-- Instruction A --
Using the records, render the lines starting at the line containing "From furthest to" and ending at the line containing "the bare tree at the point at 793,140 <" as a JSON list of strings, one string per line, with blank lines omitted.

-- Source document --
__________________________________________________
The generation, delivery and access of Earth Observation (EO) data quality information is a difficult problem because it is not uniquely defined, user dependent, difficult to be quantified, handled differently by different teams and perceived differently by data providers and data users. Initiatives such as the International Organization for Standards (ISO) 19115 and 19157 are important steps forward but difficult to implement, too complex and out of reach for the majority of data producers and users. This is because most users only want a quick and intelligible way to compare data sets from different providers to find the ones that best fit their interest. Therefore we need to simplify the problem by focusing on a few relevant quality parameters and develop a common framework to deliver them.
This session is intended to tap into the audience knowledge and expertise on data quality understanding and use to refine the proposed “Data Quality Matrix Concept” put forward during the ESIP Winter meeting in January. The Quality Matrix is a “consumer report” version that displays no more than 20 quality parameters with a rate of importance for each product and group of users.
Gilberto Introduced session, there will be three speakers. one is calling in, Rama and Eric are also presenting.
Main issues - from users and producers, this is a major problem, but there is not a solution that works for both.
Session purpose is to work on combining efforts. How can we combine individual users and producers, especially those that might not be communicating already. Based on the January session - will follow up on these things specifically the data quality matrix.
Scope of the session, themes will be - top down, ground rules, present the information, more experts to the lesser experts, and what can I do?
What is not in the scope - iso 19115 and iso 19157, my own data sets or interests, my personal interests in this topic.
Gilberto talked about uniformity and simplicity and how that is done in business (nutrition, car shopping, etc.), and how that can be applied in our domain. The private sector already found ways to address these issues, and even areas like reporting hurricane intensity and other essential information (level 4, 5 refers to wind speed and what that means about safety measures). EPA has a simple way of describing air quality.
He reviewed the user classifications that might be various interests groups. Features that one might expect from say, graduate students. or researchers in a specific field that might be different from others. As data producers, being aware of the information needs of these various interest groups - requires you to know more about who is using your data. ANd how can you convey best how to these groups.
Giberto showed some examples from Chris Lynnes from the 2014 winter meeting - specific examples of 5 different users of the data.
Next he showed how we see things today, and the way we should be doing things in the future, with a proposed system. This includes an area for one standard organization format and then classified user groups. As opposed to the current system of different formats, and all users have to figure out the formats before they can access the data.
Storage ship containers as an example - defining the standards, making them simple, people will accept them.
If we give people boxes, they will fill them in. Like a food label or other data quality requirements.
Steve “Nasa perspectives on data quality”
Overall goal - to answer the user question - which product is better for me?
Moving from data to information, to knowledge, to wisdom (in the future). some of what we are doing parallels this. Aspects of quality - users impressions on what the quality of the data are, spatial and temporal completeness, how mature it is,intrinsic as well as extrinsic.
Next looking at structured information quality - aspects of quality that has a quick way to make choices, like the food labels.
__________________________________________________
-- Instruction B --
List, in order, the stages of the progression that the session notes on Earth Observation data quality describe moving through.
__________________________________________________
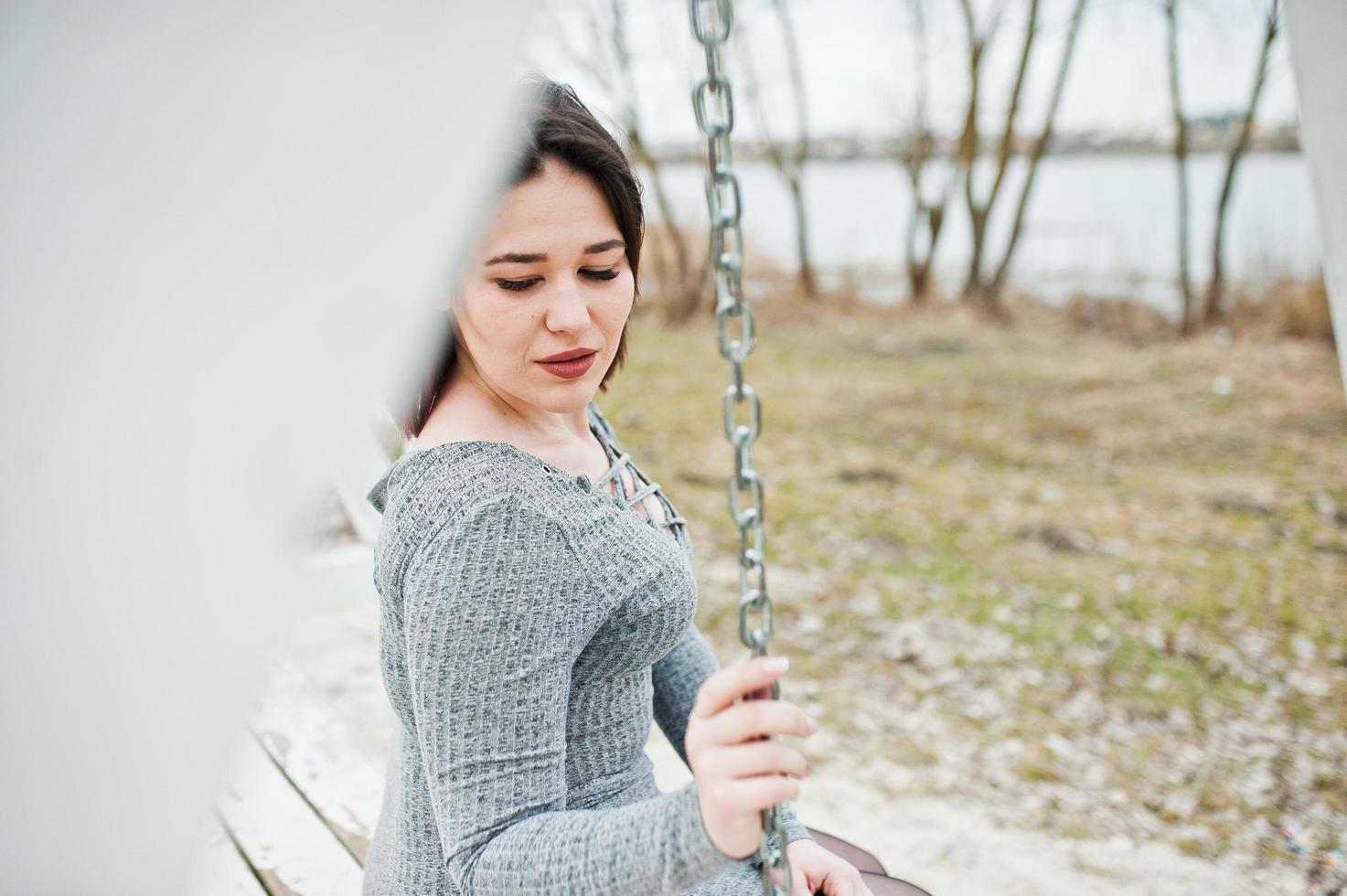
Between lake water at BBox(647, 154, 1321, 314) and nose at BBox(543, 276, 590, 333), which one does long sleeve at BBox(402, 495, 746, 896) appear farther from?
lake water at BBox(647, 154, 1321, 314)

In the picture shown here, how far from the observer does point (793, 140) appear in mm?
11336

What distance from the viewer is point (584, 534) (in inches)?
43.4

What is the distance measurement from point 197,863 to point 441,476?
480mm

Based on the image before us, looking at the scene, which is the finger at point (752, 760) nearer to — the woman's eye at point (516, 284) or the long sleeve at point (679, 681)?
the woman's eye at point (516, 284)

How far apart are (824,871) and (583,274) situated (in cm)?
84

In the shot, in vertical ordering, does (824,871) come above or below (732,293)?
below

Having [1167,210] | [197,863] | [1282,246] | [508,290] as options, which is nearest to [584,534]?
[508,290]

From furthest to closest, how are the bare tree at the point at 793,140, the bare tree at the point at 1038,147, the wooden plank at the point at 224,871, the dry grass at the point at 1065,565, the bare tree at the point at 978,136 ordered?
the bare tree at the point at 793,140 < the bare tree at the point at 978,136 < the bare tree at the point at 1038,147 < the dry grass at the point at 1065,565 < the wooden plank at the point at 224,871

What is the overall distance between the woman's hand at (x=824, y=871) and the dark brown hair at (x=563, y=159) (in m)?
0.75

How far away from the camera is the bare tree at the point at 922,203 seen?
10.7 metres

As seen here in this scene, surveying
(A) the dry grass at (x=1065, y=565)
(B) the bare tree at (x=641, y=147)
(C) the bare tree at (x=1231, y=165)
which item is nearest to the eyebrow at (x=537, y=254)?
(A) the dry grass at (x=1065, y=565)

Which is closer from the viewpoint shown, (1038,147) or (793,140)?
(1038,147)

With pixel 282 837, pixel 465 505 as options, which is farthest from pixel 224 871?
pixel 465 505

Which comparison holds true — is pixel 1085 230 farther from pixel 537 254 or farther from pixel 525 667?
pixel 525 667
__________________________________________________
-- Correct response A --
[
  "From furthest to closest, how are the bare tree at the point at 793,140, the bare tree at the point at 1038,147, the wooden plank at the point at 224,871, the dry grass at the point at 1065,565, the bare tree at the point at 978,136 ordered?",
  "the bare tree at the point at 793,140 < the bare tree at the point at 978,136 < the bare tree at the point at 1038,147 < the dry grass at the point at 1065,565 < the wooden plank at the point at 224,871"
]

-- Correct response B --
Data, information, knowledge, wisdom.